- [AIM OF THE EXERCISE]:
Reproduce verbatim the lines of the items from the one containing "Based on this" up to and including the final line of the items.

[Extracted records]

▼▼▼

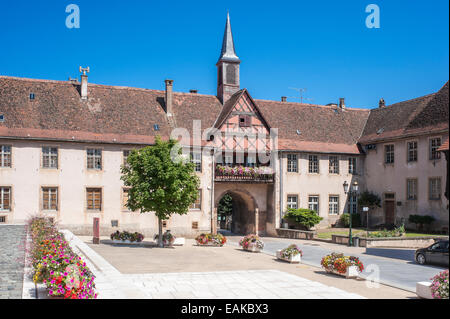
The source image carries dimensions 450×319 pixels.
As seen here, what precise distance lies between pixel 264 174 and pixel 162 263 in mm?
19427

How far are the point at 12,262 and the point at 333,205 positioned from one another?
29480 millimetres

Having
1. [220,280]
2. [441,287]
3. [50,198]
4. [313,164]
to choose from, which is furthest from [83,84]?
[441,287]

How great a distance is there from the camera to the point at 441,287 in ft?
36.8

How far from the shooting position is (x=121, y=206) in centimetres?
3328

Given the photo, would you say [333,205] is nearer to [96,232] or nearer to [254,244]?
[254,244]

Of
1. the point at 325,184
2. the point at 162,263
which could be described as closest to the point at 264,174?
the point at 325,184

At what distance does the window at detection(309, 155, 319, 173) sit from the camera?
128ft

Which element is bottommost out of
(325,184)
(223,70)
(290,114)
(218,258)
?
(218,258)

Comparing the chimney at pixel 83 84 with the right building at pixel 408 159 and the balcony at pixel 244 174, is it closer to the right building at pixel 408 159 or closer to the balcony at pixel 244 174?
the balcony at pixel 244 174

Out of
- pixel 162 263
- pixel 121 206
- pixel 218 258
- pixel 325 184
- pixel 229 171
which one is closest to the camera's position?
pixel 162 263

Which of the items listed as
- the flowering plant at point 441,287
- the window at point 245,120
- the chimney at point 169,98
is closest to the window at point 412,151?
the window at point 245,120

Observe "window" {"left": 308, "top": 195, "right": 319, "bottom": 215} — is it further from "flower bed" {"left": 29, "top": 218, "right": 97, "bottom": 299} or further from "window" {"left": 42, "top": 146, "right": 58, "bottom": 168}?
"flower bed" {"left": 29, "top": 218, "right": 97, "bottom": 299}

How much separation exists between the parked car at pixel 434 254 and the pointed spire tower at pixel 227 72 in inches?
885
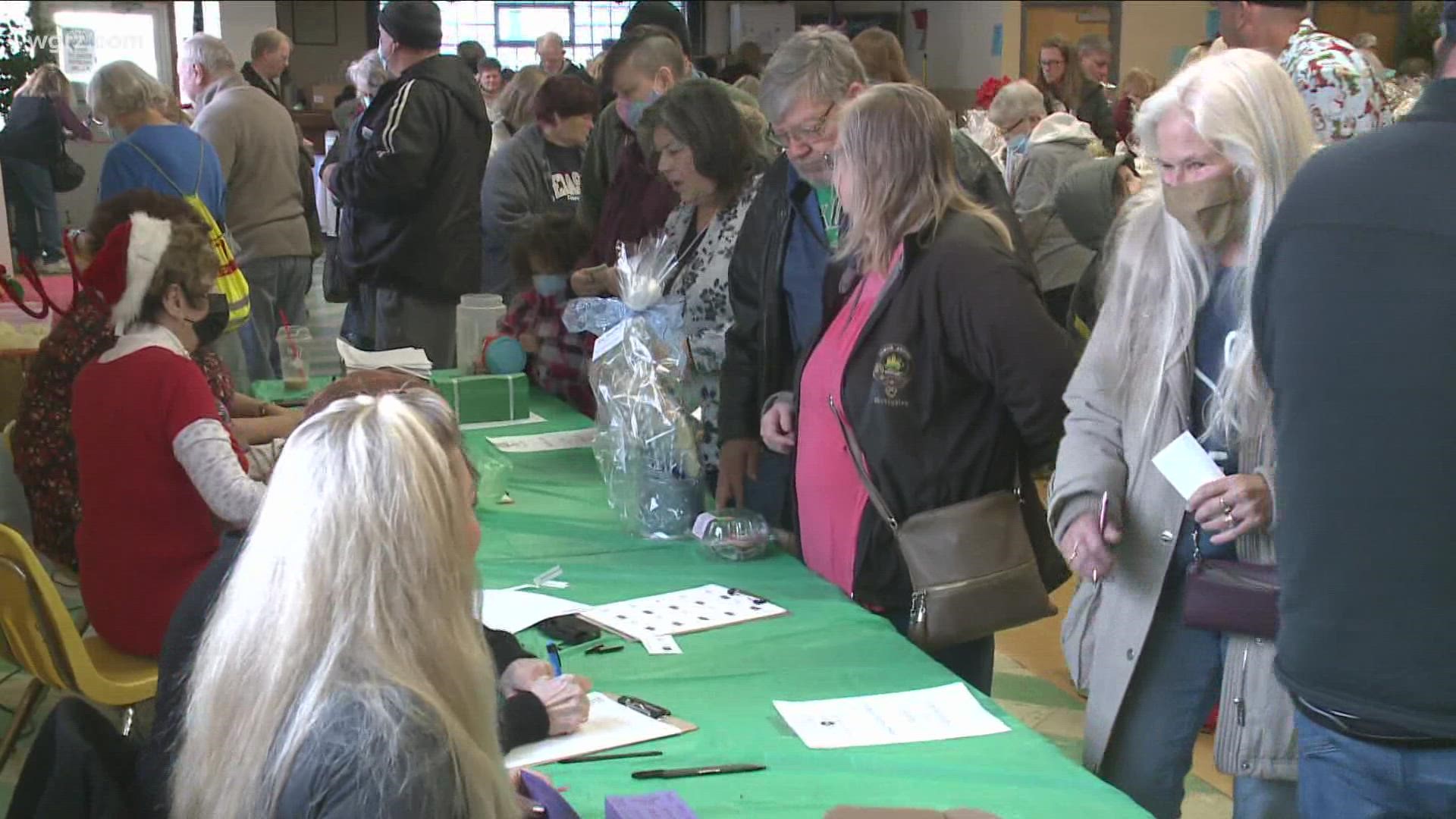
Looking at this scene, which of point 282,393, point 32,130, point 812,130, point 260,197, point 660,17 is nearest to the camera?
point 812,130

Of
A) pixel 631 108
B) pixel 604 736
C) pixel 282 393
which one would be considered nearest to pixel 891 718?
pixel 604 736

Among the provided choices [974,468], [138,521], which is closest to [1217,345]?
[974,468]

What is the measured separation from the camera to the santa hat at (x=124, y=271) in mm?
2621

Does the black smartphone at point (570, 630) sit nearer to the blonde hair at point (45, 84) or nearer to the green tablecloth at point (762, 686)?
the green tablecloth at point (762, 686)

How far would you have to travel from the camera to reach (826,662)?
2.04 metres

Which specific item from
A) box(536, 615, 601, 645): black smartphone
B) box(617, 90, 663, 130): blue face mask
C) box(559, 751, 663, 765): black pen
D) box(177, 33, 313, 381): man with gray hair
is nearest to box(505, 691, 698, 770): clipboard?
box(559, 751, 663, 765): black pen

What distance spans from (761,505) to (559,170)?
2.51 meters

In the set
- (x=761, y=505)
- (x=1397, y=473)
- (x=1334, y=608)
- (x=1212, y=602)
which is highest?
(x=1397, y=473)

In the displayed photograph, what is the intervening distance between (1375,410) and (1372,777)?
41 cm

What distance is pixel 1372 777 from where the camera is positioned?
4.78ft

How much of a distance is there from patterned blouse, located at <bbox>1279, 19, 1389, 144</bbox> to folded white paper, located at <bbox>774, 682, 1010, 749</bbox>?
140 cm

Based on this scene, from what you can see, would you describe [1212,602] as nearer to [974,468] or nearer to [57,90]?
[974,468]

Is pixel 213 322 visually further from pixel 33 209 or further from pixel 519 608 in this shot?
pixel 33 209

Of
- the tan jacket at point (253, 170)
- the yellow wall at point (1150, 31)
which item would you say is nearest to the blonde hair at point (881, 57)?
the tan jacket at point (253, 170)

▲▲▲

- [WRITTEN RESPONSE]:
Based on this scene, from what you can see, would you describe [1212,602] as nearer to [974,468] or nearer to [57,90]?
[974,468]

Is pixel 213 322 visually further from pixel 33 209 or further from pixel 519 608 in this shot?
pixel 33 209

Of
- the tan jacket at point (253, 170)
- the yellow wall at point (1150, 31)
which item would you say is nearest to the blonde hair at point (881, 57)?
the tan jacket at point (253, 170)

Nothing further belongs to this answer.